# Surf rod



## fisherkid (Jun 30, 2005)

Does anyone know about mako. it's a ten foot rod MH action. and holds about 230 yds. of 20-25lbs. line. It's made by Offshore angler. I'd like to know if it's a good surf rod. Thanks


----------



## fisherkid (Jun 30, 2005)

considering no one knows anything about it I'll get it and tell you how it works next time I get to the surf


----------



## rsieminski (Jun 13, 2005)

I guess this is a combo(rod and reel)? What brand/model reel is on the rod?


----------



## fisherkid (Jun 30, 2005)

I'll check next time I get to BPS. i keep on forgetting little details like that


----------



## fisherkid (Jun 30, 2005)

going to get it tomorrow or the next day. it's really just a cheap thing combo. really cheap. but I'll try it and see how it works when out go to the time share in Hilton Head,SC. next week. I'll know if it was worth the money then.


----------



## fisherkid (Jun 30, 2005)

as for the reel it was just a reel for the combo not anything that was a reel on the market.


----------



## Reelbehind (Jul 30, 2003)

If you are willing to take care of Brand name Rods and Reels llike washing them down etc.... after surf fishing go ahead and buy the expensive stuff.If you are like me and and don't care about the name of the Rod or Reel you are using go buy the cheap stuff and don't worry what other people think  Just out fish them


----------



## fisherkid (Jun 30, 2005)

i got it yesterday and put on 25# berkley big game line. so what should I use as a shock leader? I can't give info on what I use for weight b/c I don't surffish much  but hopefully I'll get a chance to do more aside from vacation on the beach.

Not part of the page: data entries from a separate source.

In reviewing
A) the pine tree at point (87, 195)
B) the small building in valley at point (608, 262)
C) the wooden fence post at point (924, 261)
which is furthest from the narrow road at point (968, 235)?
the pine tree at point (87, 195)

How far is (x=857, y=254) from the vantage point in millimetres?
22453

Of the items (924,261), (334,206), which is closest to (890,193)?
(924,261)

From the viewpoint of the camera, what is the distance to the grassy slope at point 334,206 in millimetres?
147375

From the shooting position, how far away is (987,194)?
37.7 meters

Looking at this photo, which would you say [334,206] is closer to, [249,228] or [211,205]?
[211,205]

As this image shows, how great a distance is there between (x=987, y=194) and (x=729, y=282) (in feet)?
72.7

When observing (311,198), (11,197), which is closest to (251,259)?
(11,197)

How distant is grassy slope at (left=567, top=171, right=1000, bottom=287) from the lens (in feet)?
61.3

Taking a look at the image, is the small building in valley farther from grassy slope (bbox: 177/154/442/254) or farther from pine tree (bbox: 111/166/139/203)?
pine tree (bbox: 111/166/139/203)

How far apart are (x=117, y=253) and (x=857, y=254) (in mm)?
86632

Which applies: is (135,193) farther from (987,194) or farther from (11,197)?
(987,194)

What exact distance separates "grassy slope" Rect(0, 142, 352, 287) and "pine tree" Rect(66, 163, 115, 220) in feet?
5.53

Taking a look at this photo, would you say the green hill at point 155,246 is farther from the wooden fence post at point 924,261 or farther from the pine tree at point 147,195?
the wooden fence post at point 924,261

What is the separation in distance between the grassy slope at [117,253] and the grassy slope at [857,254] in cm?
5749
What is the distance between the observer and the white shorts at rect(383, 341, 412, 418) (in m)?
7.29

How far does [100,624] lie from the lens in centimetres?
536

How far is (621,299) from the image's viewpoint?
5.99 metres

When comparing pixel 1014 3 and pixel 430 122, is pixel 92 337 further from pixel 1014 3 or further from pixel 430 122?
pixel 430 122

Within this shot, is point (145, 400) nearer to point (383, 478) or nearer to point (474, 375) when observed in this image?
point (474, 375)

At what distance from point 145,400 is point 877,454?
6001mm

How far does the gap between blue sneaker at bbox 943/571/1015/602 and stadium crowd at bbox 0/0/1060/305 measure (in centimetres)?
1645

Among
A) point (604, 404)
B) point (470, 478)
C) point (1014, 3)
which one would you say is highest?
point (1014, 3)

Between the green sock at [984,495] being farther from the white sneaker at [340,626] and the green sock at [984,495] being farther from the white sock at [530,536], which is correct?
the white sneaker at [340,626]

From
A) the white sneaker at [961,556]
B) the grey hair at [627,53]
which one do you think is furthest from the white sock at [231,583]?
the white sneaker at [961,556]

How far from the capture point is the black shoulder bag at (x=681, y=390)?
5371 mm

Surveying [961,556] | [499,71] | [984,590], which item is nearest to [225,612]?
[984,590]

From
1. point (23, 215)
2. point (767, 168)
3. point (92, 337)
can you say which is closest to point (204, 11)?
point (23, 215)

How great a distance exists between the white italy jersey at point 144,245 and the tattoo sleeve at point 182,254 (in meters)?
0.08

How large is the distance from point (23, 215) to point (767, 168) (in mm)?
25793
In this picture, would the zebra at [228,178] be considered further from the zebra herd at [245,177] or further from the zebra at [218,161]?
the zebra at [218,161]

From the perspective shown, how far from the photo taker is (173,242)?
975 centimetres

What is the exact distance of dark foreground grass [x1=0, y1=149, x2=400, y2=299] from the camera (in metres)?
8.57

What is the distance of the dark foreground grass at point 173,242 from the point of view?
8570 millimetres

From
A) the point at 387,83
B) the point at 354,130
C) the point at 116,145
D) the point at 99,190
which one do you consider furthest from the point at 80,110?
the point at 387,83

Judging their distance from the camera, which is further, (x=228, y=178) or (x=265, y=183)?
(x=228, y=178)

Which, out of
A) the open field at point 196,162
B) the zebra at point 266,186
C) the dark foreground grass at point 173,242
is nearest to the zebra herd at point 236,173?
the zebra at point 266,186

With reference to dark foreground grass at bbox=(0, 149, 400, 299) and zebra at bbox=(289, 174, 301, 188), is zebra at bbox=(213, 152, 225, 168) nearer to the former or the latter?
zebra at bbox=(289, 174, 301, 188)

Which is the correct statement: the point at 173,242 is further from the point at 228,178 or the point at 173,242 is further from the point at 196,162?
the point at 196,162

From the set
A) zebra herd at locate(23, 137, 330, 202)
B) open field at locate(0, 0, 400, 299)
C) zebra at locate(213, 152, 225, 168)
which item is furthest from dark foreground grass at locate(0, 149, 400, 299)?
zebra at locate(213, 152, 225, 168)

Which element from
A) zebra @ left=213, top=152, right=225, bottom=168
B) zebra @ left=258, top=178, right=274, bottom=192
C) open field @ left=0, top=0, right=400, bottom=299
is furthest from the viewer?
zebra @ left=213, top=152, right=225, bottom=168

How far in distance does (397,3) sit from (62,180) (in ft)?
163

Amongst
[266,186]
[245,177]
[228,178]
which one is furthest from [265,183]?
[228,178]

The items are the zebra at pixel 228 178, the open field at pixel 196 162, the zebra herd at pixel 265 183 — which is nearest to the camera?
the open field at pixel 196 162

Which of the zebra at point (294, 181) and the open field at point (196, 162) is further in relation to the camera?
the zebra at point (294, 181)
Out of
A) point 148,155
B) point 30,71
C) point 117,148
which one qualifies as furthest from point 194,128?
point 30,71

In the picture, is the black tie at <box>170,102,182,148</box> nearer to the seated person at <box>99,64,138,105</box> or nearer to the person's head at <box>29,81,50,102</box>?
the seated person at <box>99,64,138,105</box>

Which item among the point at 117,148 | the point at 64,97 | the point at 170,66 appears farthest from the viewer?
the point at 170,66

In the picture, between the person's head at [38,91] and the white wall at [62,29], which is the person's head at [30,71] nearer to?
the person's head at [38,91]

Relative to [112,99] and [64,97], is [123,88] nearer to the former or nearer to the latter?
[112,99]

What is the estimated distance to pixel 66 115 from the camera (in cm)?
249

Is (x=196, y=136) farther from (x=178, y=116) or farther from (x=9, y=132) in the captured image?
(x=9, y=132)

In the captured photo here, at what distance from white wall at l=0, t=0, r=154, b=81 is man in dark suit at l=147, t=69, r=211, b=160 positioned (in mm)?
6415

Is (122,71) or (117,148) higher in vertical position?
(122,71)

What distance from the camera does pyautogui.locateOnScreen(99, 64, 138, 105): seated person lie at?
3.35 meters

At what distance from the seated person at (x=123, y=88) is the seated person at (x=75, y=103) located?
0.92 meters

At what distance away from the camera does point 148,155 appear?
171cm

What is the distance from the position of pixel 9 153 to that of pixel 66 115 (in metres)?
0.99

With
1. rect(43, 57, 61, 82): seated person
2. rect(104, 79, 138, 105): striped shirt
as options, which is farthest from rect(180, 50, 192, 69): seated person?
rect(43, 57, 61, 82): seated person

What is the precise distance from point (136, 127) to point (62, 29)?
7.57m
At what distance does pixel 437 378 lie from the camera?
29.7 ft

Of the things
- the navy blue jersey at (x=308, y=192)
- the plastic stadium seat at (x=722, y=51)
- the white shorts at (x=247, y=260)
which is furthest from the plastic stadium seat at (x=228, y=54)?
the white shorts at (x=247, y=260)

I forgot to ask. would the berkley big game 50# that I bought without thinking be good? How much to put on?


----------



## Reelbehind (Jul 30, 2003)

Fisher, sounds like a setup for Sharks. I use 15 on the reel and 20 for the leader. With Sinkers i use the smallest i can get away with, if the surf is a little rough i use the Sputnik(sp)? sinkers.


----------



## fisherkid (Jun 30, 2005)

thanks for that info now I have to take 220 yards of the reel and put on who knows how much but I'll do it.


----------



## fisherkid (Jun 30, 2005)

can I get away with leaving it on? will it make it to easy to get the fish in and decrease my chance of feeling the bite and be so thick that the fish will see it. and how much will it decrease my already pretty lousy casting distance? need answers quick. I'm leaving on Sunday morning but won't be able to check once Fri. night hits till late Sat. night.


----------



## shaggy (Jun 18, 2003)

Hey FK, Offshore Angler is BPS "Home Brand" I believe, but not sure who actually manufactures it. Me might have gone with a 10' Ocean Master, medium or so, but water under the bridge at this point. Me, always go with 15 pound main line (though don't think 20 pound would really diminish the distance on the cast). Use 40 - 50 pound shock leader, about 4 or 5 wraps and two rod lengths.

Fishfinder rig, depending on the bite, size hooks may vary, and depending on weather and the surf, lead may vary.

Was down outside of Beaufort, SC about a week ago, nothing from the surf, back waters, some flounder very small, but seems 12" is legal minimum, whiting may be around, and you may just do better with a smaller lighter setup if the case is so.

Have fun, and enjoy.

Have Jeep will travel


----------



## fisherkid (Jun 30, 2005)

thanks for the response. it seems i will have to change the line and the 50# is the max.


----------